Sun Hung Kai wraps up biggest weekend launch with a sell-out in Yuen Long as vacancy tax bites
The developer pulled in a combined HK$2.8 billion (US$357 million) after selling all 328 flats in Yuen Long, with 7,300 bids received
Hong Kong’s biggest sale of residential real estate after housing policies were unveiled on June 29 got off to a good start this weekend in Yuen Long, as a vacancy tax pried loose a trove of apartment units to ease the city’s pent-up demand for homes.
More than 7,300 buyers submitted bids for 328 units of Sun Hung Kai Properties’ Park Yoho Milano project, or an average of 21 bids for every available unit, agents said.
The developer pulled in a combined HK$2.8 billion (US$357 million) after selling all 328 flats, as a crowd of thousands thronged the sales venue in a 500-metre queue that extended from the International Commerce Centre to the Western Harbour Crossing.
“Buyers showed overwhelming response in the afternoon,” said Louis Chan, Asia-Pacific vice-chairman and chief executive for residential sales at Centaline Property Agency. “The crowded scene is a rare sight in recent years.”

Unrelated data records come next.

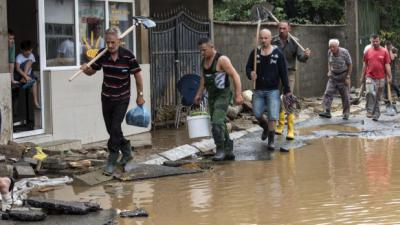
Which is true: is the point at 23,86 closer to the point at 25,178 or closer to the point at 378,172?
the point at 25,178

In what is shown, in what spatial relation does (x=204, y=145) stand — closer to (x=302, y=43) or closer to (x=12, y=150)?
(x=12, y=150)

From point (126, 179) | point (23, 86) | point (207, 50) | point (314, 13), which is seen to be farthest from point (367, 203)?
point (314, 13)

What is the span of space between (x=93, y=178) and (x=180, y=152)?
248cm

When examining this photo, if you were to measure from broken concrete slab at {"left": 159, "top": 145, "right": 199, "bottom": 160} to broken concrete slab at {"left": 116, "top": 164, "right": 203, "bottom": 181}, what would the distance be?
3.72 feet

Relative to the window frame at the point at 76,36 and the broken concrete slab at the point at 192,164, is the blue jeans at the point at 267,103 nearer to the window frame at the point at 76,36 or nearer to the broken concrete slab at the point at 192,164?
the broken concrete slab at the point at 192,164

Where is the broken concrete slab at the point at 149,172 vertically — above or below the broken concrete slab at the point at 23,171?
below

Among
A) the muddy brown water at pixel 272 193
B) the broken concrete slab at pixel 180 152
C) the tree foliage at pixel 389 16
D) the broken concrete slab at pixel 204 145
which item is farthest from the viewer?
the tree foliage at pixel 389 16

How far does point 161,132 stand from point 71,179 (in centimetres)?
504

Mr Cheung, an office manager in his twenties, said he was disappointed that other buyers had snapped up all the smallest single-bedroom and twin-bedroom flats, with prices ranging from HK$5 million to HK$7 million.
“Prices are reasonable so I wanted to buy a flat for my own use and lease the one I am living in,” said Cheung.
The successful sale vindicates the tax announced on June 29 by Chief Executive Carrie Lam Cheng Yuet-ngor, a programme designed to compel developers to release their inventory of completed flats for sale to ease the pent-up demand in the world’s most expensive real estate market.